### TEXT EXTRACT
***

Nihilism and the Sublime in the Five Greatest Space Films

Barry Vacker
Explosion of Awareness
7 min readJan 20, 2017
Quote from Stanley Kubrick interview in Playboy magazine, 1968. Background image: Hubble Deep Field image, courtesy NASA, image in the public domain. Graphic created by Barry Vacker.

“The most terrifying fact about the universe is not that it is hostile but that it is indifferent. If we can come to terms with this indifference and accept the challenges of life within the boundaries of death, our existence as a species can have genuine meaning and fulfillment. However vast the darkness, we must supply our own light. . . . If man merely sat back and thought about his impending termination, and his terrifying insignificance and aloneness in the cosmos, he would surely go mad, or succumb to a numbing sense of futility. Why, he might ask himself, should he bother to write a great symphony, or strive to make a living, or even to love another, when he is no more than a momentary microbe on a dust mote whirling through the unimaginable immensity of space.”—Stanley Kubrick

So here we are in the year 2017, almost fifty years since Stanley Kubrick suggested in his groundbreaking film 2001: A Space Odyssey (1968) that a space-based future would become a reality by the start of the 21st century. Despite the stunning triumphs of the Apollo program and the compelling vision of Kubrick’s masterpiece, decades of declining popular interest in space exploration have followed. Though the Hubble Space Telscope continues to blow our minds, we’re not even remotely close to achieving the vision of 2001. Most people seem to care little about that vision, as illustrated by the recent presidential election in America, the insane revival of the Cold War, and the endless tribalisms of the Terror War. What happened?

***

### EXTRACTED DATA
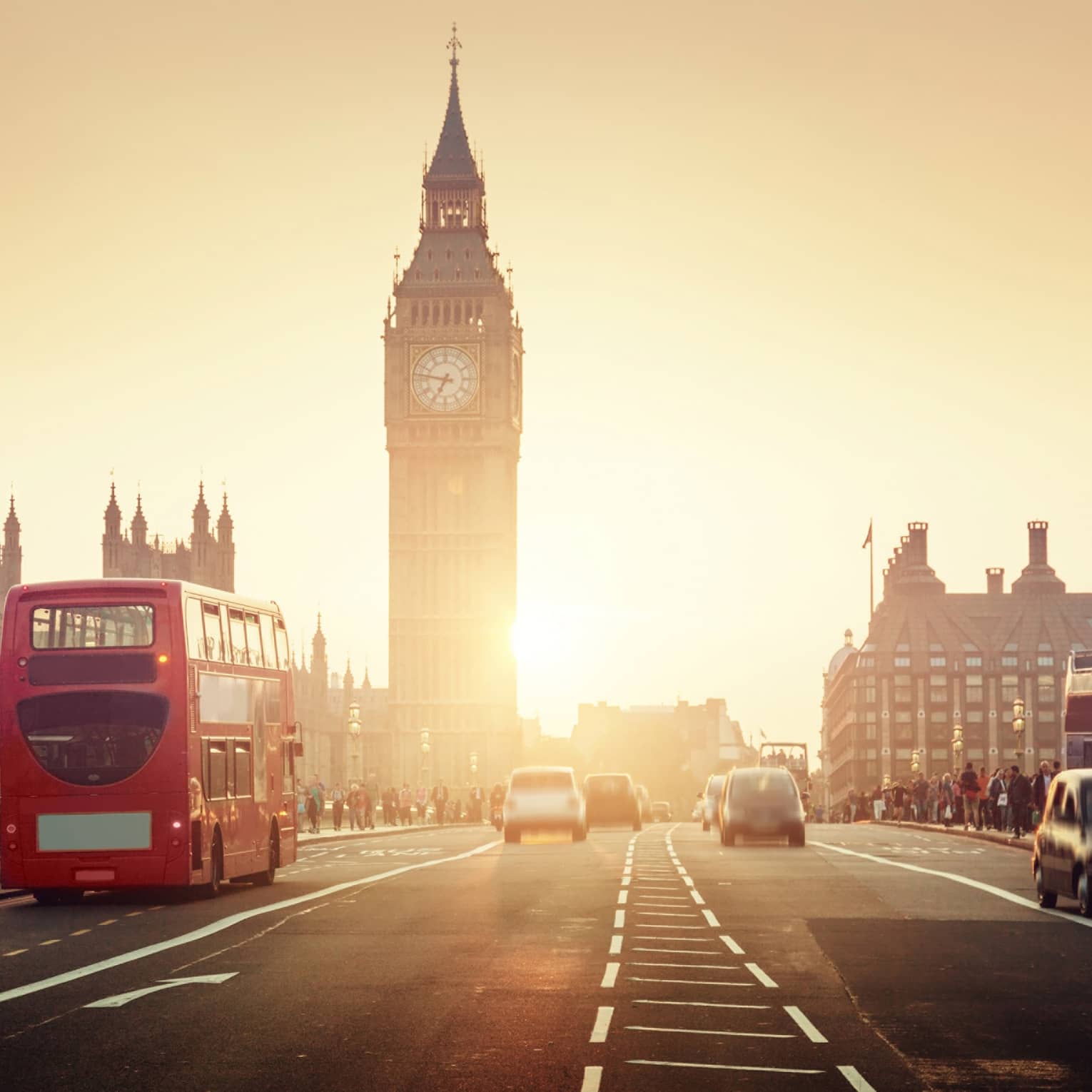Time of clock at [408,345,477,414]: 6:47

***

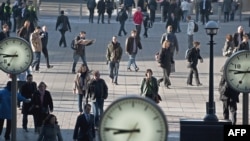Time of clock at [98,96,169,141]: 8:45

***

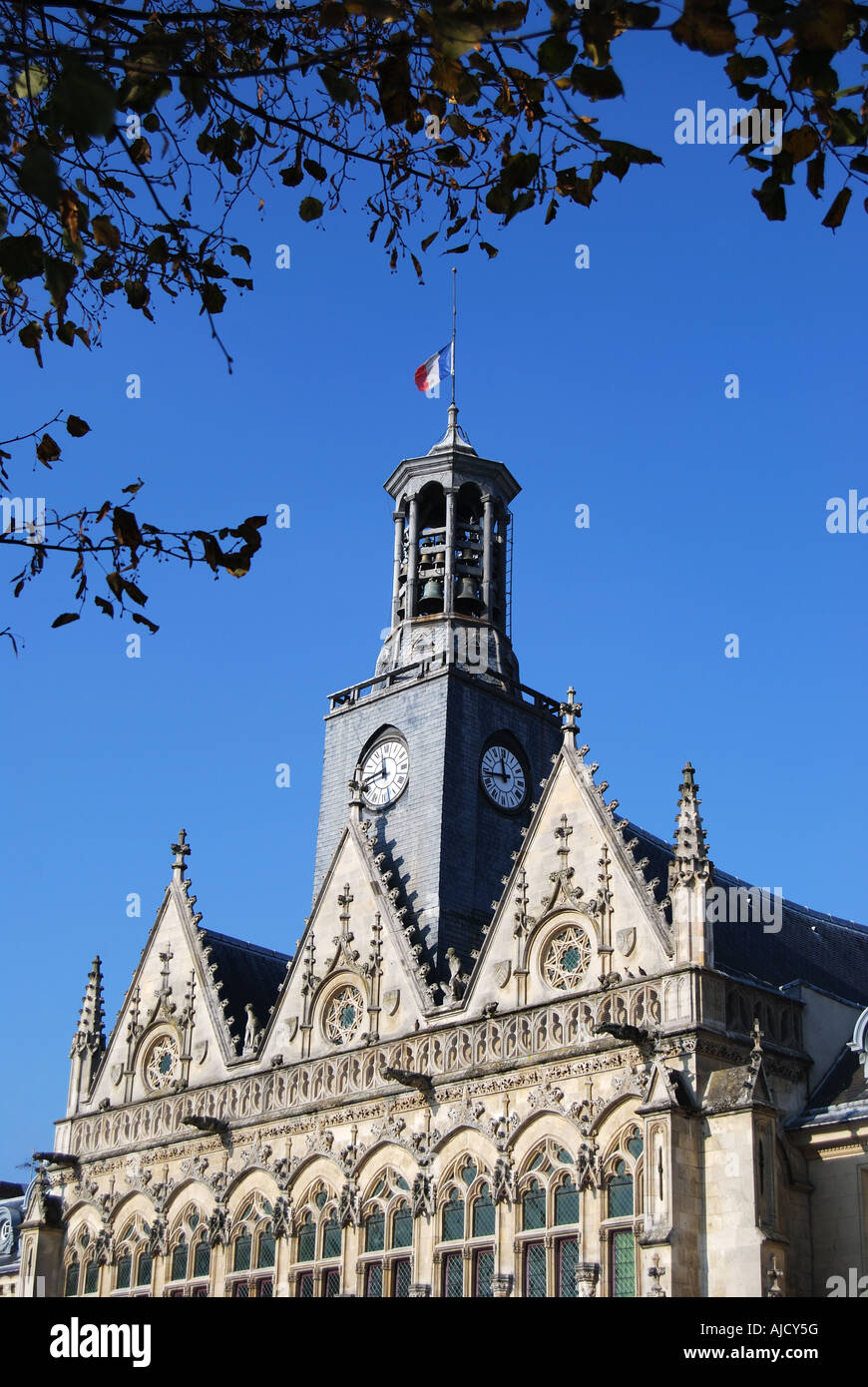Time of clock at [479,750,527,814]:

***

### WHAT TO WORK ON
1. Decide whether each statement below agrees with the essay on space films, answering yes or no and quoting the words of the essay that settle it: (a) Kubrick's film 2001: A Space Odyssey came out in 1968. (b) Popular interest in space exploration has grown steadily since the Apollo program. (c) The Kubrick quote comes from a 1968 interview in Playboy magazine.
2. Write the next part of the essay on space films, starting after its last sentence.
The lines have nothing to do with the essay on space films.

### ANSWERS TO THE TASKS
1.
(a) Yes: "his groundbreaking film 2001: A Space Odyssey (1968)"
(b) No: "decades of declining popular interest in space exploration have followed"
(c) Yes: "Quote from Stanley Kubrick interview in Playboy magazine, 1968."

2.
The Specter of the Monolith

Space exploration raises the most fundamental questions about human existence, including our meaning as a species and our hopes for the future. The profound discoveries we’ve made over the past century about our vast and ancient universe invoke the challenges of nihilism and the sublime, which are almost completely overlooked in discussions of space exploration. As illustrated by Apollo and the Hubble telescope, NASA’s grand achievements — at once astounding and humbling — have collectively destroyed the pre-Copernican narratives humans use to explain their origins and destinies. Rock star cosmologist Brian Cox calls it “our ascent into insignificance.” Ultimately, these are the existential conditions confronted in the five greatest space films: 1) 2001, 2) Interstellar (2014), 3) Planet of the Apes (1968), 4) Gravity (2013), and The Martian (2015). Gravity and The Martian are interchangeable on this list, though the recent film Arrival (2016) might displace one of them. [I have had only one viewing of Arrival, which is not nearly enough to develop an in-depth analysis.]

We know we’re no longer the center of the universe and may be utterly meaningless in the grand cosmic scheme. We’re just in denial, clinging to iPhones and Gods as we hurtle through the cosmos on Spaceship Earth. As a species, we have ventured into the sublime of the universe and retreated from the nihilism, our minds blown but our philosophy paralyzed in the specter of the monolith.

Cover image of book by Barry Vacker, author of this essay.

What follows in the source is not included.